Friday, February 06, 2009

I Feel Sorry For Jennifer Aniston


I actually never thought I would ever write the words in the headline unless of course you know someone died or something that she knew. Oh, and if she got a grey hair or there was a pot shortage and she didn't have any that she was growing. I don't know if she is growing any, but would it really shock you if she was? No, the reason I feel sorry for her is because Bret Michaels is in love with her. Apparently he isn't going to stop professing his love for her until he gets her attention.

Earlier this week he tried to get people to pay attention to his proclamation of love for her but no one really paid him any mind. But, to prove he was serious he has been talking about it every chance he has had since then. Seriously, it is like high school. Earlier in the week he had a friend call and e-mail some media outlets saying that Bret liked Jen and when that didn't work, Bret started calling them himself. Now, Bret, I don't know what to tell you man, but I think you are probably going to strike out on this one. Hell, I know you are.

Have you seen the women on your show? Yeah, and still you slept with all of them. It isn't like you have a very discerning palate when it comes to this and now you want to add Jennifer to the feast? I don't think so. No, your best chance was before you became a balding, yet long haired Gallagher looking caricature of your former self. That was your only chance to get Jen. You needed to get her when she and Courteney kept alternating Adam Duritz like he was choice beef.

I know what it is like to have those unrequited crushes Bret. I have had and have lots and lots of them. My best advice to you is on your next show, have the casting agents find you a bunch of Jennifer Aniston look-a-likes, but strippers and porn stars of course. And if that doesn't work go find C.C. Deville, put a wig on him and call him Jennifer.


18 comments:

  1. Okay, this is wierd. Because on the Ted C. blind, Bret came to mind.

    We came across his show last night "Rock of Slut Bus" or whatever. I asked the g/f "Seriously, who would WANT to fuck that bald hasbeen?" Besides a unemployed stripper fame whore.

    Would rather watch snow melt.

    ReplyDelete
  2. I feel more sorry for her because her next movie is titled 'The Baster'.

    ReplyDelete
  3. Well, they *are* practically twins.

    ReplyDelete
  4. ror, that's why i think we have to eliminate him. he's hardly 'undeniably sexy'. he grosses me out. and he's so immature, that this line from enty was perfect -

    Seriously, it is like high school.

    dude needs to grow up.

    ReplyDelete
  5. Oddly enough, she actually talked about finding one long grey hair this morning during an interview on Ellen. I don't know, I kind of thinks she's alright.

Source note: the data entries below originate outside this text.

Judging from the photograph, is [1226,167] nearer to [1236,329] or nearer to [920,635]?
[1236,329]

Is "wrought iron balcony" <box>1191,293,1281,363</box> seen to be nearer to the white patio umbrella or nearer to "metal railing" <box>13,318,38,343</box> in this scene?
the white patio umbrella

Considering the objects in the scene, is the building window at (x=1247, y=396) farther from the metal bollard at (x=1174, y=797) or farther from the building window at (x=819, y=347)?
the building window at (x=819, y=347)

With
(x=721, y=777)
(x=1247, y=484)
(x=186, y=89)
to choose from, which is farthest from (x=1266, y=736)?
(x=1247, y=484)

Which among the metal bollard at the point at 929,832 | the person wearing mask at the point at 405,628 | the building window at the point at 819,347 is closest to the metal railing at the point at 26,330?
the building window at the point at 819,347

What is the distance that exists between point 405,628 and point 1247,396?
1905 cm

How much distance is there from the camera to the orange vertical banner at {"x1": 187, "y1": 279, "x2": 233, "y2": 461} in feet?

She's never going to be a Cate Blanchett or even a Kate Beckinsale, but she seems to know and understand who and what she is. I wish people would just leave her alone, and this includes that sad old thing, Bret Michaels.

    ReplyDelete
  6. They do look alike...

    ReplyDelete
  7. Two words: restraining order

    ReplyDelete
  8. I kind of like Jennifer Aniston too, she just seems kind of normal to me. It just seems odd that Bert would go after someone like her, considering all the miserable old slutrags he has on his show.

    He looks more and more like Goldie Hawn every day. And you should know that I am a big Poison fan.

    ReplyDelete
  9. i don't mind j.a. either and really don't get all the hate.

    cheryl, no kidding. this is beyond creepy - it's stalkerish.

    ReplyDelete
  10. "Bert"...*LOL* I meant Bret.

    ReplyDelete
  11. can anyone point us to any pics show bret in all his baldness?

    ReplyDelete
  12. can anyone point us to any pics show bret in all his baldness?

    ReplyDelete
  13. pants down, if we had them we could probably fetch a pretty penny for them. i don't think any exist. i think the stupid do rag is permantly placed there.

    ReplyDelete
  14. I didn't know he was balding either, but he grosses me right out, all that kissing one girl after the other, they french kiss him like he's ribs dipped in bbq sauce ewwwwww! I wouldn't touch him with another woman's vagina.

    ReplyDelete
  15. I don't watch Bret's latest
    slutfest, this rejection By Jen A. will only further fuel his mistreatment of fake female suitors. Oh goody.

    ReplyDelete
  16. LOL at what MizCaramel wrote.

    Hey Bret, if you're reading this, perhaps you could pass Jen a note in remedial math class. Circle Yes or No.

    Bwahahaahah!

    ReplyDelete
  17. Well, at least he has admitted to having hair plugs and weaves.

    ReplyDelete
  18. I really like Jennifer Aniston, I think she looks great and her body is fantastic, better than Angelina's in my opinion. Jennifer has made herself look as great as she possibly can - what else can she do? I liked her in Office Space, and Object of My Affection. I think she gets a raw deal sometimes. In interviews, she always seems sweet and down to earth. I'm on Team Aniston.